Não posso deixar de achar preocupante a aparente segurança e convicção com que comentadores justamente prestigiados (veja-se o Abrupto ou o Causa Nossa) interpretam o "sentimento do povo".
Vem isto a propósito de que as pessoas supostamente não votam tanto nos partidos, mas mais nos respectivos líderes. E que por isso, mudando o líder, há um conjunto fundamental de pressupostos que mudam. Por exemplo, escreveu Pacheco Pereira:
"E por isso me sinto traído, como aliás muita gente que talvez não o diga com esta clareza. Porque há várias coisas de que eu tenho a certeza. Eu não votei nas últimas legislativas no Governo que aí vem. Eu não votei nas últimas legislativas numa coligação PSD-PP, muito menos num governo PPD-PP. Eu não apoiei Durão Barroso para me sair Santana Lopes. O voto, mesmo para os intelectuais e "comentaristas", como se diz agora com desprezo, não tem nenhuma sofisticação especial. O voto, aliás, tem essa virtude de ser simples e inequívoco, uma escolha. E eu, como muita gente no PSD e no país, nunca fiz a que agora me querem impor. Este é o "golpe de Estado" de que fala Manuela Ferreira Leite. Tem a ver com a substância, não com os estatutos."
É perfeitamente aceitável esta posição. Cada um sabe por que votou. Contudo, já ninguém tem autoridade para saber por que razão "o povo" fez a escolha que fez. Se votou a pensar no partido como um todo ou se foi uma escolha mais individualizada na pessoa do líder. Ou então se o voto nas europeias foi um voto de castigo quanto à política interna. Podemos ter convicções fortes quanto a isso, mas não basta. Não temos certezas absolutas. Não podemos invocar uma interpretação destas para, por exemplo, exigir eleições antecipadas.

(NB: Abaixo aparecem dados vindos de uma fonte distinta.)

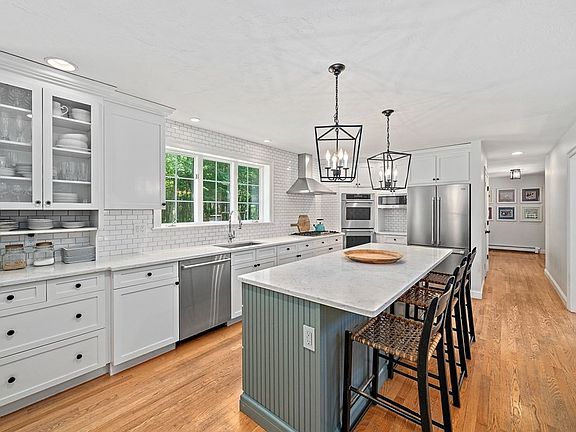3rd image of 478 Beechwood St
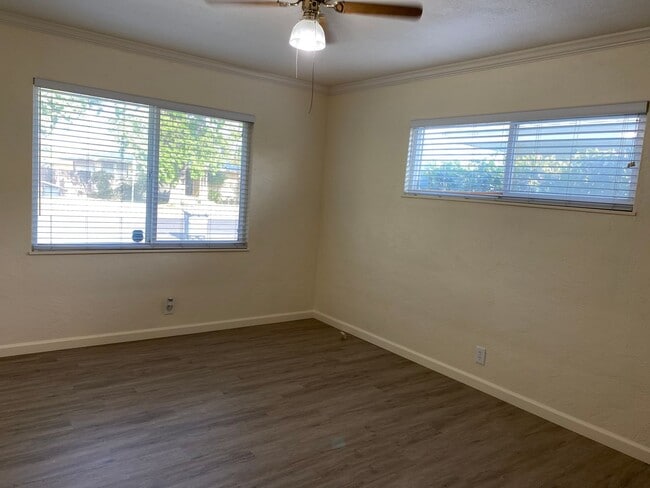 Building Photo - 3 Bedroom 2 Bath in Mature Neighborhood fo...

Temos de nos habituar a cumprir as regras de convivência em sociedade. Uma dessas regras diz que nas eleições legislativas as pessoas votam em partidos para eleger deputados e que com base no suporte parlamentar e na intervenção do Presidente da República deve ser formado um Governo. Tudo o resto são interpretações subjectivas (mesmo que eventualmente correctas) que não podem substituir a escolha real (certa ou errada) que resultou das eleições.
Sendo assim, independentemente de simpatias políticas ou pessoais, não estou a ver razões para não se aceitar à partida um Governo proposto por uma maioria parlamentar nas circunstâncias actuais.
PS: Esqueci-me de dizer que _eu_ votei num partido e não no respectivo líder (embora naturalmente não me seja indiferente a pessoa em causa). E quando votei nas europeias foi por causa do Parlamento Europeu e não da Assembleia da República. Eu próprio sou por isso um exemplo de que por vezes as pessoas realmente votam naquilo que é suposto votarem e não usam esse direito para passar outra mensagem qualquer. ;-)
Reconheço, como é de Lei, que o Presidente da República tem a capacidade de tomar medidas "radicais" numa situação de gravidade verdadeiramente excepcional que as justifique. Eu não vejo tal gravidade precisamente porque não me atrevo a assumir como correcta a _minha_ interpretação daquilo que os eleitores realmente poderiam querer exprimir com a opção que tomaram. Privilegio neste caso a "letra" e não o suposto "espírito". Por que é que se admite que os portugueses querem "avaliar o desempenho destes dois anos de governação, da equipa que irá cessar funções"? Como é que se sabe que não preferem que termine normalmente a legislatura, uma vez que foi para uma legislatura de 4 anos que votaram?